What to work on. Transcribe the listing below only from the line with "family: Otariidae" up to and including the line with "category: sealion".

Exercise data.
#####

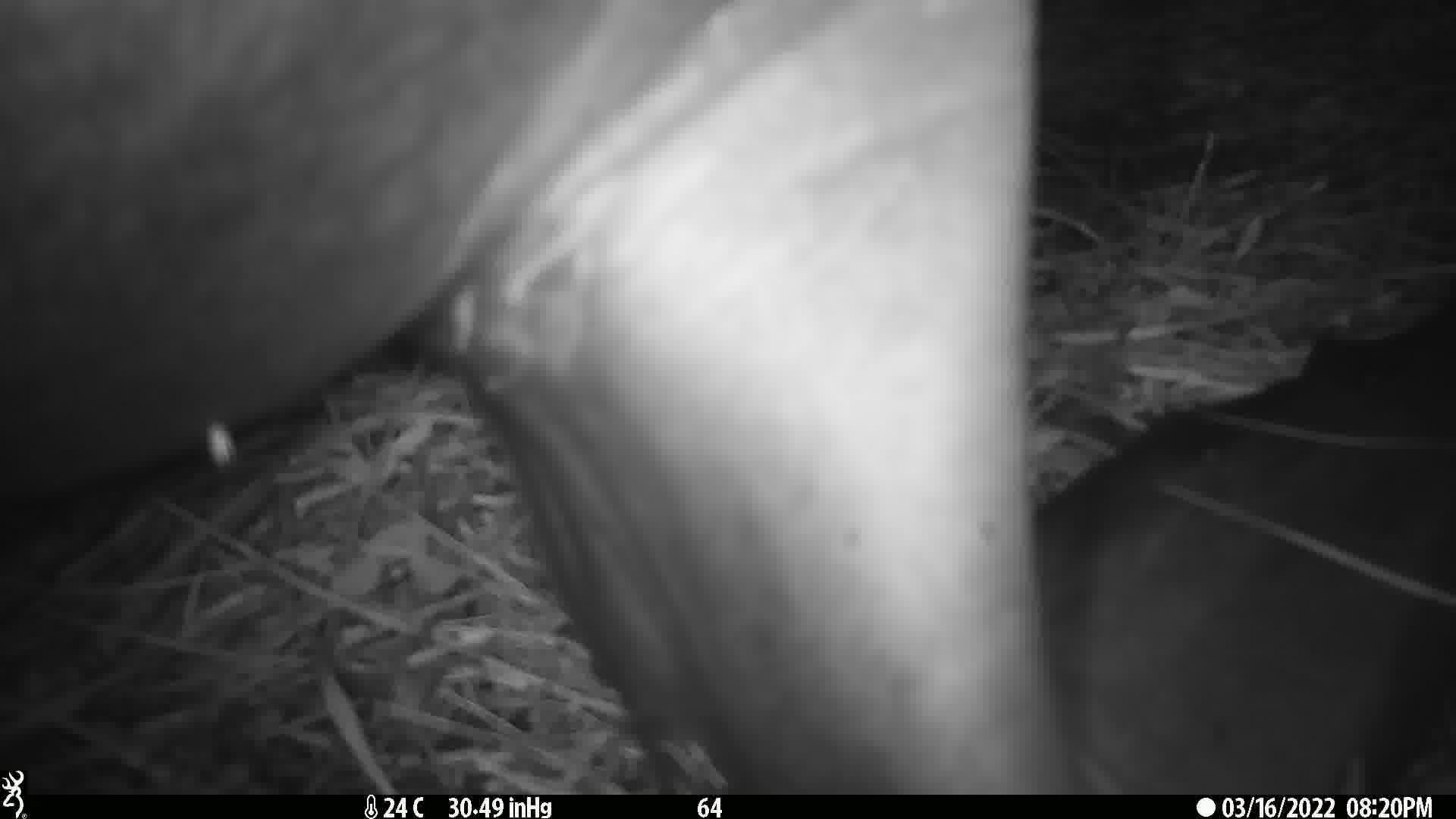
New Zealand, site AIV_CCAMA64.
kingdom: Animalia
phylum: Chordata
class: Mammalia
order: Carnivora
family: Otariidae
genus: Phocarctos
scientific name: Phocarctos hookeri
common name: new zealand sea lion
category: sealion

#####

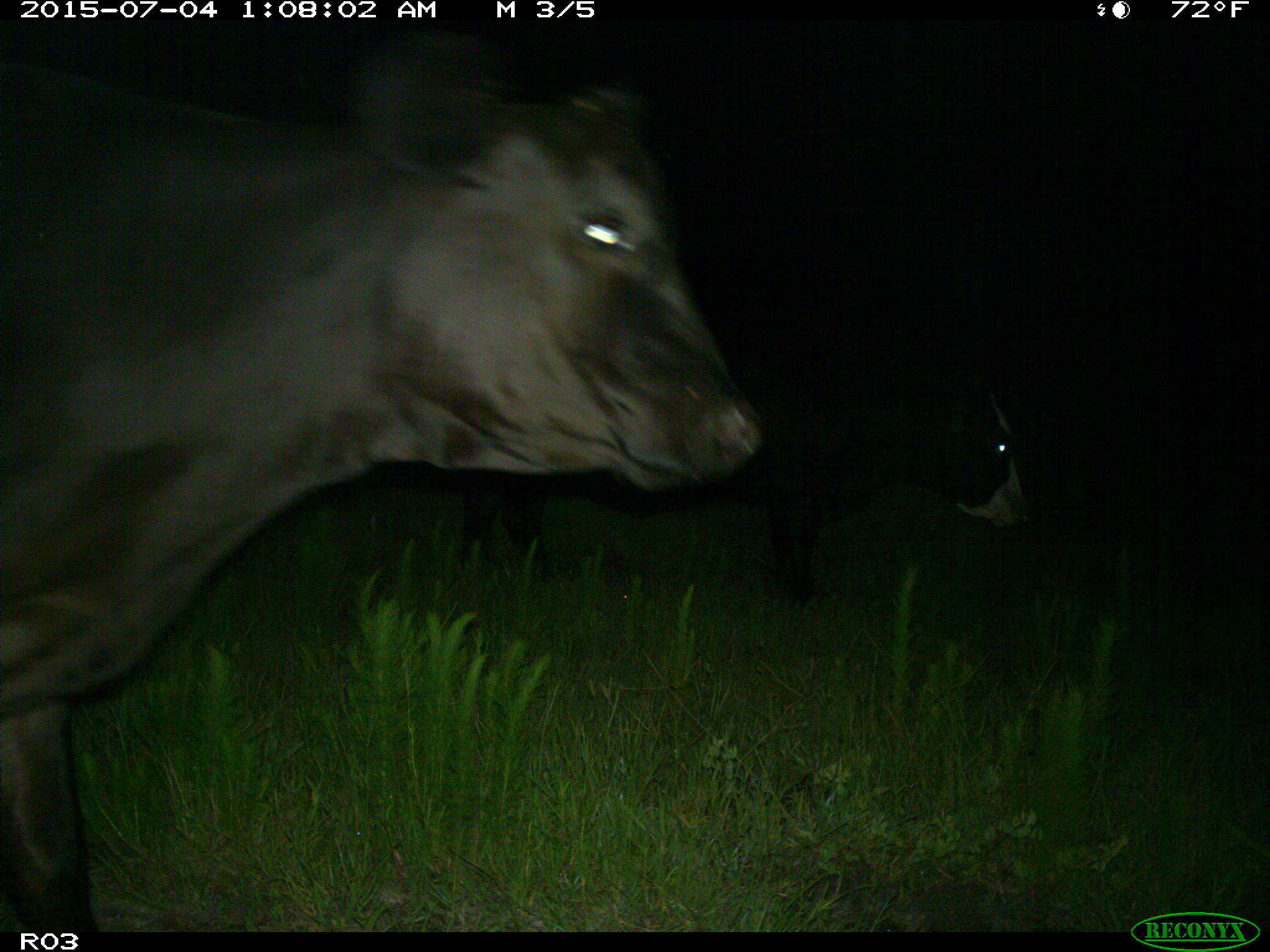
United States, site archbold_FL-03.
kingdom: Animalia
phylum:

#####

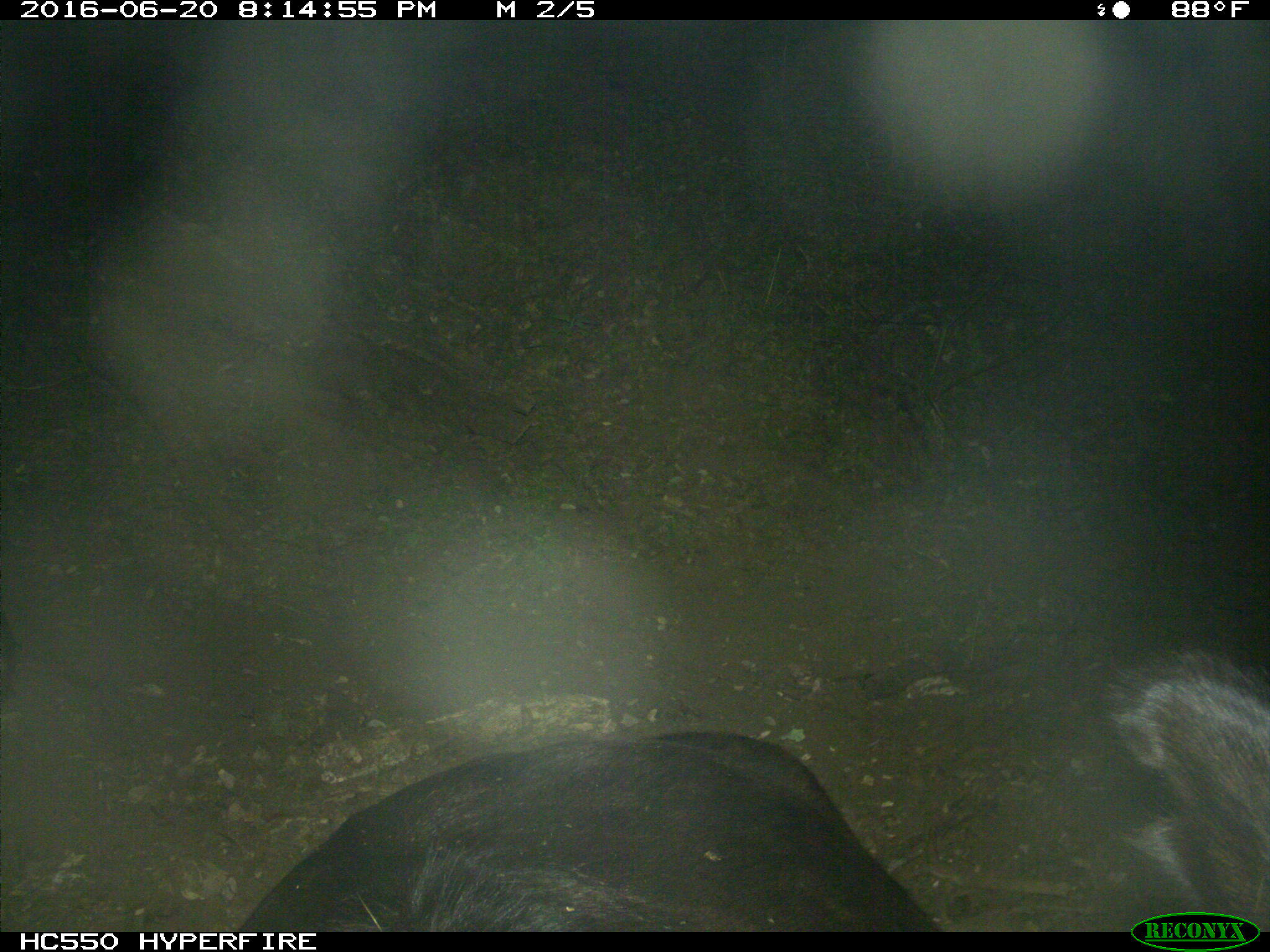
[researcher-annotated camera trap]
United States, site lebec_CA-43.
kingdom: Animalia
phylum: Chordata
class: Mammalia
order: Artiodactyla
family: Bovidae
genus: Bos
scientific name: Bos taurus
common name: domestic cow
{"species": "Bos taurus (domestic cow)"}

#####

Written response.
family: Otariidae
genus: Phocarctos
scientific name: Phocarctos hookeri
common name: new zealand sea lion
category: sealion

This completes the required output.